Venous blood flow occurs along relatively small pressure gradients and even small variations in resistance and vessel radius affect the return flow.
The effect of gravity retards venous return: when upright, as the veins are distensible and due to the hydrostatic pressure of a column of blood in the veins below the level of the heart, blood tends to collect or pool in the feet and legs. When vertical, the leg veins take on a circular form which has a greater capacity; when horizontal the veins take on an elliptical shape with a lower capacity. Increased venomotor tone, reducing the diameter and hence capacity of the veins, helps to reduce venous pooling. Venous pooling is a useful term but it suggests stagnation which does not occur; venous pooling simply indicates that the veins accommodate a greater volume of blood.
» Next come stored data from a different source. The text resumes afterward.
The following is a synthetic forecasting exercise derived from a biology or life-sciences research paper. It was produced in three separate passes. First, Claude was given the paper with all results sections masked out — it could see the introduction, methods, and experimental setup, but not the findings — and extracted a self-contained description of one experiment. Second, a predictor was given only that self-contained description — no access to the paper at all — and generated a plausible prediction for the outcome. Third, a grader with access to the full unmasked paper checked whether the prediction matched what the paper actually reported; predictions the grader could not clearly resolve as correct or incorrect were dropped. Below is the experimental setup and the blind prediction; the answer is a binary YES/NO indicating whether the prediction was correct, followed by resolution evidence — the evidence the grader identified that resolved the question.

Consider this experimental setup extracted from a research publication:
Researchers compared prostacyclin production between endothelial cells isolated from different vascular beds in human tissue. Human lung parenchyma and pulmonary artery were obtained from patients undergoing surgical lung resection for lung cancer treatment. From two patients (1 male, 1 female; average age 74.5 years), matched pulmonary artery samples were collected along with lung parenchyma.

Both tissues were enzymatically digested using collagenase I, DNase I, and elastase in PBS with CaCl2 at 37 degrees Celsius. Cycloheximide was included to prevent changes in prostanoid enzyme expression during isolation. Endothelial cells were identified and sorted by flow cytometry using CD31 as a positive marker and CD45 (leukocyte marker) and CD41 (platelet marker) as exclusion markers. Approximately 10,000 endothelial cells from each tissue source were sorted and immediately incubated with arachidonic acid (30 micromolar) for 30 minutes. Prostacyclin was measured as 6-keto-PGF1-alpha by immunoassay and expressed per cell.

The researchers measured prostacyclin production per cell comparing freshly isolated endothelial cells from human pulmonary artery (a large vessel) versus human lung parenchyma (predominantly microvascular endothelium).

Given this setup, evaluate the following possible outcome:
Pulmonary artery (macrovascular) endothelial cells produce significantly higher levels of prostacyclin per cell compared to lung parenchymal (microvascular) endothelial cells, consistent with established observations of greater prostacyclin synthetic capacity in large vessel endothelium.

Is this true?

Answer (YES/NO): YES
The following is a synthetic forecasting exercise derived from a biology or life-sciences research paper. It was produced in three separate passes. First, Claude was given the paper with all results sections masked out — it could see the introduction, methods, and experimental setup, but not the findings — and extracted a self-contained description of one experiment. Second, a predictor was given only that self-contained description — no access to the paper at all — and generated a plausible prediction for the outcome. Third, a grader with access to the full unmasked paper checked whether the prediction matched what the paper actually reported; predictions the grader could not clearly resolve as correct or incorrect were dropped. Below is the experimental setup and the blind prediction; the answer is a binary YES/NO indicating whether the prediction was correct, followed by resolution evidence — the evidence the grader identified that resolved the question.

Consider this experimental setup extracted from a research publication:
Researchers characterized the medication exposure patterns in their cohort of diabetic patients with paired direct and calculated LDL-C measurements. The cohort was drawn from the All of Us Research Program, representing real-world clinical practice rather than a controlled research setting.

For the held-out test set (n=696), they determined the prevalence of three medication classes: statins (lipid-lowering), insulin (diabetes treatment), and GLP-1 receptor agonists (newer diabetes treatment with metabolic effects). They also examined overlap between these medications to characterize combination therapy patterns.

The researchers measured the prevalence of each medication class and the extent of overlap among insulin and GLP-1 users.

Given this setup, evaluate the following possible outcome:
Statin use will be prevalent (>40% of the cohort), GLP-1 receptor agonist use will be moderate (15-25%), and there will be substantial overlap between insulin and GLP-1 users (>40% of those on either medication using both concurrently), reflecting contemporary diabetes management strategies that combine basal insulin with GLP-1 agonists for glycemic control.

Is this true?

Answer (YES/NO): NO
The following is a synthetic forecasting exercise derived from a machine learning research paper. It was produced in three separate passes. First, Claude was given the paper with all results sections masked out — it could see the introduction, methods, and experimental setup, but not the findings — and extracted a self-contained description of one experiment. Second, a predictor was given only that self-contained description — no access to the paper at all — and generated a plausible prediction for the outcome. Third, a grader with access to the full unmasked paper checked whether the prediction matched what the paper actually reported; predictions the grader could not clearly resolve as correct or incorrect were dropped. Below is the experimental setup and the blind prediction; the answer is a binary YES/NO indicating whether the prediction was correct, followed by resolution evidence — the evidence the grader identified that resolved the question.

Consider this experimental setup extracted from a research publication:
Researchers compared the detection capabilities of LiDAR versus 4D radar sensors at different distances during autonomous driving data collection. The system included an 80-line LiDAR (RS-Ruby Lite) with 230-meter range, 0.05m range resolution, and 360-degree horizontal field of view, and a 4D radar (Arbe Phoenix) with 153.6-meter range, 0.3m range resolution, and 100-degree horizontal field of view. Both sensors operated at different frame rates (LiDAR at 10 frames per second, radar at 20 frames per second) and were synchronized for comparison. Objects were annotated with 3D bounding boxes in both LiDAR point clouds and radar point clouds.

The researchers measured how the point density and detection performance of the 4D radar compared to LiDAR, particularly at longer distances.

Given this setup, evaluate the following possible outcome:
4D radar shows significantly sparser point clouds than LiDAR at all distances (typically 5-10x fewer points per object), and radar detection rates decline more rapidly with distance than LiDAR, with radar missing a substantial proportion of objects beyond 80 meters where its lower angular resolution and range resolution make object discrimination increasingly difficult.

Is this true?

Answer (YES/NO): NO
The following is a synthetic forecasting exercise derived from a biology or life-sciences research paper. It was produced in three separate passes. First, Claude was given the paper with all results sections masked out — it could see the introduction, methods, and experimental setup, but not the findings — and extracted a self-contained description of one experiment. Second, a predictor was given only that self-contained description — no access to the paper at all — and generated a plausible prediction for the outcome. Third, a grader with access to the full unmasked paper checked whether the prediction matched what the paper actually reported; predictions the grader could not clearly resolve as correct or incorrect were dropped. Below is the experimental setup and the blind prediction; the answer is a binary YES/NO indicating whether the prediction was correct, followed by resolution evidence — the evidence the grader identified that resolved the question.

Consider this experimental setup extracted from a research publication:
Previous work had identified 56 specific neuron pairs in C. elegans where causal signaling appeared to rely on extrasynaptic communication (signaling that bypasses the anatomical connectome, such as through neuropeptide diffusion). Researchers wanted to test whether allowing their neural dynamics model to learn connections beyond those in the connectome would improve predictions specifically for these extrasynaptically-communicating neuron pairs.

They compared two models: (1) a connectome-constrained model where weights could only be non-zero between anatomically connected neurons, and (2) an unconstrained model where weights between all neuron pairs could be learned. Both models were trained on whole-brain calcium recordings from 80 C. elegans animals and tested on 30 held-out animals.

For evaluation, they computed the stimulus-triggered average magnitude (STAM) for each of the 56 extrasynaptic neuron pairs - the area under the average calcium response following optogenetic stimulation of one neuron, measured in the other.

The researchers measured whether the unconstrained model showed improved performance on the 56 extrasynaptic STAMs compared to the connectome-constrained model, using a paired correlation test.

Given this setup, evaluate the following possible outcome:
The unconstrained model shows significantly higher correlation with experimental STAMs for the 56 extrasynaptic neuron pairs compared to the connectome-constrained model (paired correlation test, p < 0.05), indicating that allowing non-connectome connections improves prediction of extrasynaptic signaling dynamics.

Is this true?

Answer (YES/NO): YES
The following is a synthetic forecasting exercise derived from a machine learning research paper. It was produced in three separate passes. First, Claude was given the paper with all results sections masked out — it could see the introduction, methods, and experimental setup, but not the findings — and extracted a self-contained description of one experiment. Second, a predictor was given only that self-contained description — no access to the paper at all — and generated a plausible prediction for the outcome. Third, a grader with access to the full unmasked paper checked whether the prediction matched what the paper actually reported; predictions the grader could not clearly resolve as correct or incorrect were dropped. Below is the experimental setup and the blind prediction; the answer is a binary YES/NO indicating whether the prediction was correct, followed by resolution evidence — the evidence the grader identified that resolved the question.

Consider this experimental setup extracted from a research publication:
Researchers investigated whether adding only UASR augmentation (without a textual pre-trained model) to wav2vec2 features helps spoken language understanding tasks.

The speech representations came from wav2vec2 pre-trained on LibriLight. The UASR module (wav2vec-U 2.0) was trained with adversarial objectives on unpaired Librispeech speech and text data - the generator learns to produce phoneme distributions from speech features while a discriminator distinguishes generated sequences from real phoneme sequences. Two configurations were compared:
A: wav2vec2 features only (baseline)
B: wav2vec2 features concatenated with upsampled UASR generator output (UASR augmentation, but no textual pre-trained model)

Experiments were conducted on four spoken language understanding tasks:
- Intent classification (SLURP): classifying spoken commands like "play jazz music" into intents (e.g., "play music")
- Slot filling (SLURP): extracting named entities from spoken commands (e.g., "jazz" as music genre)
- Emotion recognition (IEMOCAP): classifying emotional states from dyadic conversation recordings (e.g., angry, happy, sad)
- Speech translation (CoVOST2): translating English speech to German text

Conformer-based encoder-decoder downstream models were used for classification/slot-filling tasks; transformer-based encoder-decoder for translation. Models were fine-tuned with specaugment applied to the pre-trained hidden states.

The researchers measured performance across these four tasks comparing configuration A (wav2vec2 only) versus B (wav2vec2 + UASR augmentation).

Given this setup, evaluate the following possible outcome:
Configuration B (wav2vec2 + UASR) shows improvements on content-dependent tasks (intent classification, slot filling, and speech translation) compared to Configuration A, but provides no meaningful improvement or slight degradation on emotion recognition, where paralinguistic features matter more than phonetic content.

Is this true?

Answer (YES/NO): NO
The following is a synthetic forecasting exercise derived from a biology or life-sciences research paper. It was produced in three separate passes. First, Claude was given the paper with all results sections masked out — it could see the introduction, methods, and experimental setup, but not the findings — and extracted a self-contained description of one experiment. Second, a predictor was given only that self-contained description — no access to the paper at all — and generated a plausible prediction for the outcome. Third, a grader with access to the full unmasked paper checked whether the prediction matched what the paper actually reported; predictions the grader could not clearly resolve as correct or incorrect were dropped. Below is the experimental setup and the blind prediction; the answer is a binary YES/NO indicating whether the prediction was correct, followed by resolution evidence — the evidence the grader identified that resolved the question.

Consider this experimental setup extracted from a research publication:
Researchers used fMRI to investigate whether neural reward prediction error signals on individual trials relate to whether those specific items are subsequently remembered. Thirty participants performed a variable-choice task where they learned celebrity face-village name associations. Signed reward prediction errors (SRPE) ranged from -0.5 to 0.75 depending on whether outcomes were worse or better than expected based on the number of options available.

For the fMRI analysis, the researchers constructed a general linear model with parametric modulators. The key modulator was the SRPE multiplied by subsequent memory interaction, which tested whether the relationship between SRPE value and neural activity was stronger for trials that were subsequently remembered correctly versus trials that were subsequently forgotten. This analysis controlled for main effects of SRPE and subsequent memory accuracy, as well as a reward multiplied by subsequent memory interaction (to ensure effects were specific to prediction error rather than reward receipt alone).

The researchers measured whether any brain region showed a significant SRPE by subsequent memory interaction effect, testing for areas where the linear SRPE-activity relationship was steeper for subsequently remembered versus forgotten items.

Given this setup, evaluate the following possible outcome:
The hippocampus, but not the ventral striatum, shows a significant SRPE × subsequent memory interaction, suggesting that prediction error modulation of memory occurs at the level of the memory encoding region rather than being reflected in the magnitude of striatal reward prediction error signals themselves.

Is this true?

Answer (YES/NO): NO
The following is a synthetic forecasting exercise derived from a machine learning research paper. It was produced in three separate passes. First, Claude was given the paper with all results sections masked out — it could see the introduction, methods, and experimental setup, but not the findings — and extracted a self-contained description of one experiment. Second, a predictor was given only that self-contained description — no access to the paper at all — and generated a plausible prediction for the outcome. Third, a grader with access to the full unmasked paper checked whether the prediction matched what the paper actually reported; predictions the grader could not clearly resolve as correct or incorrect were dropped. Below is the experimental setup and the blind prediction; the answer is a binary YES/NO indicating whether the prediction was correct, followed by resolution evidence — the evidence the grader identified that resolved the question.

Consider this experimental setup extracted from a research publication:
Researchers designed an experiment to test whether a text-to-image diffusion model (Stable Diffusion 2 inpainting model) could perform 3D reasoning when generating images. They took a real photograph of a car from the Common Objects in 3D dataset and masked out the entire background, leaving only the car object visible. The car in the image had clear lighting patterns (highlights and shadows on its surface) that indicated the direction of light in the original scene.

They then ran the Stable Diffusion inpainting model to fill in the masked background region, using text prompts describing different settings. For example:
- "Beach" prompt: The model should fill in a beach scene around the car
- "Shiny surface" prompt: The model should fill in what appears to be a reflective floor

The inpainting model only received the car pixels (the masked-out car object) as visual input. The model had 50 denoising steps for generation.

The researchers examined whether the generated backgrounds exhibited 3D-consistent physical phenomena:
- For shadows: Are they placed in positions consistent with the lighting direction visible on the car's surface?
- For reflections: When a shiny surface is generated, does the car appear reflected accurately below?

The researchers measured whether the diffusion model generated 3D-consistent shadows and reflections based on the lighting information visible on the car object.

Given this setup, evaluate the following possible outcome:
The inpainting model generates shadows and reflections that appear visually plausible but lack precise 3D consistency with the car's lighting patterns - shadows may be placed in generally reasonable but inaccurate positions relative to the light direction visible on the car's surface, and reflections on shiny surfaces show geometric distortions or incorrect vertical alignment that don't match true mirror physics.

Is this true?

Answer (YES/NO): NO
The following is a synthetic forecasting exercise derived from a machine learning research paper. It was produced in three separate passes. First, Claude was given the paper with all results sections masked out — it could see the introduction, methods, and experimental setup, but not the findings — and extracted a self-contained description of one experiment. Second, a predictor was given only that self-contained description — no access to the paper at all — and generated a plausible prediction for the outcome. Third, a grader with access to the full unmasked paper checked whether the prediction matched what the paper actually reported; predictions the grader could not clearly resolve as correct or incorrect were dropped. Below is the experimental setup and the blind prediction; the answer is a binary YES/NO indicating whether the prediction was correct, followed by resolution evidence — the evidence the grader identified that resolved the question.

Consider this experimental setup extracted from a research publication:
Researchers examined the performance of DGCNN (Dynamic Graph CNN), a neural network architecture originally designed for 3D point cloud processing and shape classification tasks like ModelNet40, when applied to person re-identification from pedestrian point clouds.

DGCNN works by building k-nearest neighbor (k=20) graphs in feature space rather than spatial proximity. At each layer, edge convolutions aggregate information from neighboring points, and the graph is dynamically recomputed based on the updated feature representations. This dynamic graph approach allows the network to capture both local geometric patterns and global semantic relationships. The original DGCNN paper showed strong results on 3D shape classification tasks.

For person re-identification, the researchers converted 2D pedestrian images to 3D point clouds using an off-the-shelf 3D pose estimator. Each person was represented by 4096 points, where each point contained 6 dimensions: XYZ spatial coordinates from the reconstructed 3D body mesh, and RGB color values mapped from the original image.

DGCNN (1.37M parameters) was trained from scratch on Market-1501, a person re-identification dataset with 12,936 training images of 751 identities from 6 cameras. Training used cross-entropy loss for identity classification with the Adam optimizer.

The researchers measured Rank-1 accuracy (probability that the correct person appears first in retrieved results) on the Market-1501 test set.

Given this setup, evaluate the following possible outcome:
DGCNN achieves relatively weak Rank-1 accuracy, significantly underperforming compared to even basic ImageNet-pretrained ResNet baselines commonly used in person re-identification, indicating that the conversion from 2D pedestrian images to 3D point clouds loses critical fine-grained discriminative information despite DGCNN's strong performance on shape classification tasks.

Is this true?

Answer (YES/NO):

One can see the effect of gravity on the veins in the neck: when sitting or standing the neck veins above a level 5-10 cm higher than the heart are not prominent, but when lying down the veins distend. This is due to the fact that, in contrast to venous return from the feet, blood from the head returns to the heart aided by gravity when upright. However, the blood supply to the head has to overcome the effect of gravity; failure of this phenomenon can be observed when someone stands up too quickly after bending down and feels dizzy due to a temporary reduction in the effective pressure head delivering blood to the brain.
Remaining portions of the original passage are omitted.